Traffic-based discovery in Service Mapping

Service Mapping uses traffic-based connections to collect network statistics and perform traffic-based discovery. Not only can Service Mapping discover CIs using patterns, it can also discover them by following traffic connections between CIs. This method is referred to as traffic-based discovery.

Using traffic-based discovery is like casting a finer net, allowing Service Mapping to find even those CIs that it failed to discover using patterns. The advantage is discovering more CIs, at the same time this method may clutter a business service with irrelevant CIs. Typically, you use traffic-based discovery at the initial stages of discovering a business service and disable it once you completed discovery and fine-tuned the business service.

While using traffic-based discovery creates a more inclusive map, it may also result in mapping many redundant CIs that do not influence the business service operation. You can choose to hide CIs discovered using this method from a business service map. In that case, these CIs are still part of the business service, but they are not on its map.

The system uses commands and network flow logs to collect traffic-related data and saves them in the CMDB tables. Service Mapping retrieves this data from the tables to detect CI inbound and outbound connections.
Table 1. Tables containing data collected using traffic-based methods
Table Source Used by Service Mapping to
Flow Connector [sa_flow_connection] Netflow and VPC logs
  • Discover dependencies, add connections during top-down discovery.
  • Detect possible entry points for business services and create business service candidates for mapping based on these entry points.
Flow Services IP/Port and Statistics [sa_flow_service] Netflow and VPC logs Discover all services listening on ports. In base system, Service Mapping does not use data from this table.
Flow Server Communication [sa_flow_server_comm] Netflow and VPC logs Discover services communicating to other services. In base system, Service Mapping does not use data from this table.
TCP Connection [cmdb_tcp] netstat and lsof commands Discover connections during top-down discovery.

In base systems, traffic-based discovery uses only TCP-related data collected with the help of the netstat and lsof commands. Discovery based on Netflow and VPC logs requires additional configuration. You can enrich your traffic-based discovery by configuring Service Mapping to perform data collection using Netflow and VPC logs. In addition, Service Mapping has access to TCP connection data collected by enhanced traffic-based horizontal discovery performed by Discovery.

By default, traffic-based discovery using commands is available in Service Mapping allowing it to use this method at all levels. You can enable traffic-based discovery at different levels listed here from the most global to the most specific:

Product level
In the base system, traffic-based discovery in Service Mapping is enabled. If necessary, you can fine-tune or disable traffic-based discovery at the product as described in Properties installed with Service Mapping under Installed with Service Mapping.
Business service level
You can enable traffic-based discovery for a specific business service.
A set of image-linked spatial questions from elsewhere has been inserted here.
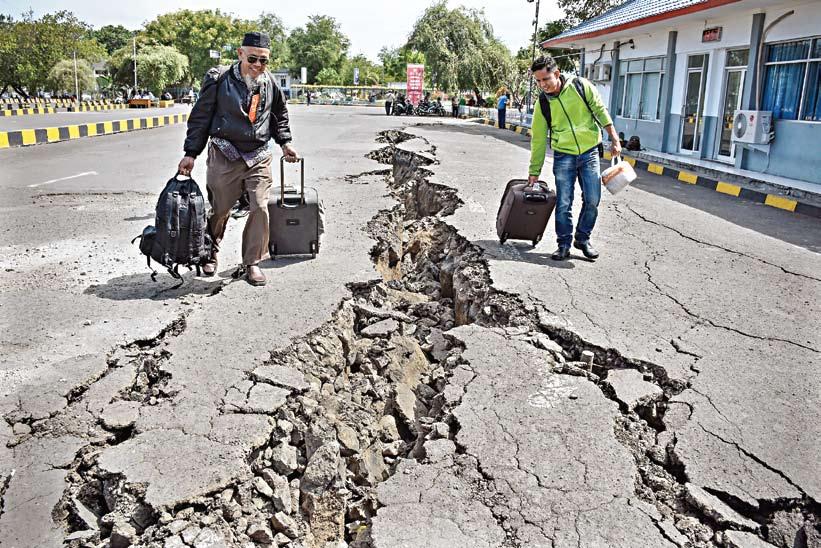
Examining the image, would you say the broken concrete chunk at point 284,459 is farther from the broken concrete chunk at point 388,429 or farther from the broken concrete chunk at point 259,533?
the broken concrete chunk at point 388,429

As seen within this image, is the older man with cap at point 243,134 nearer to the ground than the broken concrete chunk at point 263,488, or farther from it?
farther from it

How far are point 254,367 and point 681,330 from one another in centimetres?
269

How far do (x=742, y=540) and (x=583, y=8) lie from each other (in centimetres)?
3852

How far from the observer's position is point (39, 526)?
8.61ft

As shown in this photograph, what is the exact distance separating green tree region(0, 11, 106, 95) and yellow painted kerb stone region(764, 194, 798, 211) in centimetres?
5577

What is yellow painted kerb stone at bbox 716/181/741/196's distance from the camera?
1159 cm

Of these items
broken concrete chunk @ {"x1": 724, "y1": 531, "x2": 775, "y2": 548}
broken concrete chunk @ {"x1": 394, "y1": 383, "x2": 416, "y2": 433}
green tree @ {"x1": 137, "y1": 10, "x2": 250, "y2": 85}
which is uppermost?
green tree @ {"x1": 137, "y1": 10, "x2": 250, "y2": 85}

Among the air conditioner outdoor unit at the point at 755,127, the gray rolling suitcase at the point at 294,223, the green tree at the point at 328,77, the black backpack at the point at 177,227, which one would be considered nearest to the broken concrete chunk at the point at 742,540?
the black backpack at the point at 177,227

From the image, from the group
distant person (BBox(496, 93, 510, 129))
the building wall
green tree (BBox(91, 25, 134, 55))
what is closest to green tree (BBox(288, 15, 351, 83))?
green tree (BBox(91, 25, 134, 55))

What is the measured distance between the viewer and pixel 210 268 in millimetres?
5496

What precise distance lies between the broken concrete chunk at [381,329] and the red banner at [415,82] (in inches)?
1424

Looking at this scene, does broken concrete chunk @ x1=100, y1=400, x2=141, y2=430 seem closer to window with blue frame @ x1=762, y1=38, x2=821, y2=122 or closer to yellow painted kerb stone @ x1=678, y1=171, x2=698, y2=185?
yellow painted kerb stone @ x1=678, y1=171, x2=698, y2=185

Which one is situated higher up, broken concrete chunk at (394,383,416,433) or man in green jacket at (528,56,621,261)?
man in green jacket at (528,56,621,261)

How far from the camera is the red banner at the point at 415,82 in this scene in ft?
129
In this case, Service Mapping uses this method for all CIs making up this business service, unless traffic-based discovery is disabled for some CI types or specific CIs.
CI type level
You can create a discovery rule to include or exclude a CI type from traffic-based discovery. This rule prevails over the setting you choose for a business service.
Specific CI level
You can create a discovery rule to include or exclude a specific CI from traffic-based discovery. This rule prevails over the setting you choose for a business service.

Rules for specific CIs take precedence over rules for CI types. For example, if you do not want to use traffic-based discovery on any Tomcat servers, you can define a CI type rule disabling the traffic-based discovery on the Tomcat table. At the same time, you can create a discovery rule enabling the traffic-based discovery for a specific Tomcat server. In that case, Service Mapping uses the traffic-based discovery only for this specific Tomcat server out of all Tomcat servers.


CIs displayed on the map.

As traffic-based discovery method may clutter a business service with irrelevant CIs, Service Mapping uses an algorithm to reduce the number of erroneously mapped CI. You can further adjust traffic-based discovery to remove unwanted CIs as described in Remove CIs not belonging to business services.